Hi,
On 2026-03-20 15:50:59 -0400, Melanie Plageman wrote:
> On Thu, Mar 19, 2026 at 6:22 PM Andres Freund <[email protected]> wrote:
> >
> > Thinking about it more, I also got worried about the duplicating of
> > logic. It's perhaps acceptable with the patches as-is, but we'll soon need
> > something very similar for AIO writes. Then we'd end up with like 5
> > variants,
> > because we'd still need the existing StartBufferIO() for some cases where we
> > do want to wait (e.g. the edge case in ExtendBufferedRelShared()).
> >
> > In the attached prototype I replaced your patch introducing
> > PrepareHeadBufferReadIO()/ PrepareAdditionalBufferReadIO() with one that
> > instead revises StartBufferIO() to have the enum return value you introduced
> > and a PgAioWaitRef * argument that callers that would like to asynchronously
> > wait for the IO to complete (others pass NULL). There are some other
> > cleanups
> > in it too, see the commit message for more details.
>
> I've come around to this. The aspect I like least is that io_wref is
> used both as an output parameter _and_ a decision input parameter.

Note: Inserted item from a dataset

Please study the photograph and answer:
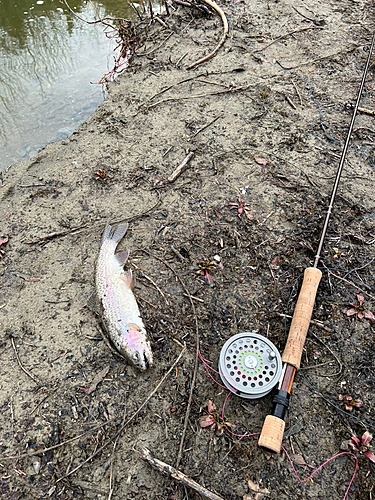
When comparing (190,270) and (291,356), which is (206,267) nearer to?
(190,270)

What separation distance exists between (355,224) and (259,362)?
237cm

Do you have an alternative suggestion? We could add a dedicated parameter for
that, but then it just opens up different ways of calling the function with
the wrong arguments.
> Some callers never want to wait on in-progress IO (and don't have to),
> while others must eventually wait but can defer that waiting as long
> as they have a wait reference. If they can't get a wait reference,
> they have no way to wait later, so they must wait now. The presence of
> io_wref indicates this difference.
>
> I think it's important to express that less mechanically than in your
> current header comment and comment in the else block of
> StartSharedBufferIO() where we do the waiting. Explaining first—before
> detailing argument combinations—why a caller would want to pass
> io_wref might help.
I'm not entirely sure what you'd like here. Would the following comment
do the trick?
* In several scenarios the buffer may already be undergoing I/O in this or
* another backend. How to best handle that depends on the caller's
* situation. It might be appropriate to wait synchronously (e.g., because the
* buffer is about to be invalidated); wait asynchronously, using the buffer's
* IO wait reference (e.g., because the caller is doing readahead and doesn't
* need the buffer to be ready immediately); or to not wait at all (e.g.,
* because the caller is trying to combine IO for this buffer with another
* buffer).
*
* How and whether to wait is controlled by the wait in io_wref parameters. In
* detail:
*
* <existing comment>
> However, I do think you need to enumerate the different combinations
> of wait and io_wref (as you've done) to make it clear what they are.
>
> I, for example, find it very confusing what wait == false and io_wref
> not NULL would mean. If IO is in progress on the buffer and the
> io_wref is not valid yet, the caller would get the expected
> BUFFER_IO_IN_PROGRESS return value but io_wref won't be set. I could
> see callers easily misinterpreting the API and passing this
> combination when what they want is wait == true and io_wref not NULL
> -- because they don't want to synchronously wait.
Hm. I started out proposing that we should just add an assert documenting this
is a nonsensical combination. But when writing the comment for that I realized
that it theoretically could make sense to pass in wait == false and io_wref !=
NULL, if you wanted to get a wait reference, but would not want to do a
WaitIO() if there's no wait reference set.
I don't think that's something we need right now, but ...
> I don't have any good suggestions despite thinking about it, though.
>
> Two other things about 0007:
>
> for (int i = nblocks_done + 1; i < operation->nblocks; i++)
> {
> /* Must be consecutive block numbers. */
> Assert(BufferGetBlockNumber(buffers[i - 1]) ==
> BufferGetBlockNumber(buffers[i]) - 1);
>
> status = StartBufferIO(buffers[nblocks_done], true, false, NULL);
>
> Copy-paste bug above, should be StartBufferIO(buffers[i],...
>
> I would mention that currently BUFFER_IO_IN_PROGRESS is not used in
> the first StartBufferIO() case, so that is dead code as of this commit
Whaaat. Why did this even pass tests??? I guess it just always failed to
start IO because there already was IO on the buffer and that was good enough
to get through.
Clearly a testing gap.
Not entirely trivial to test though :(.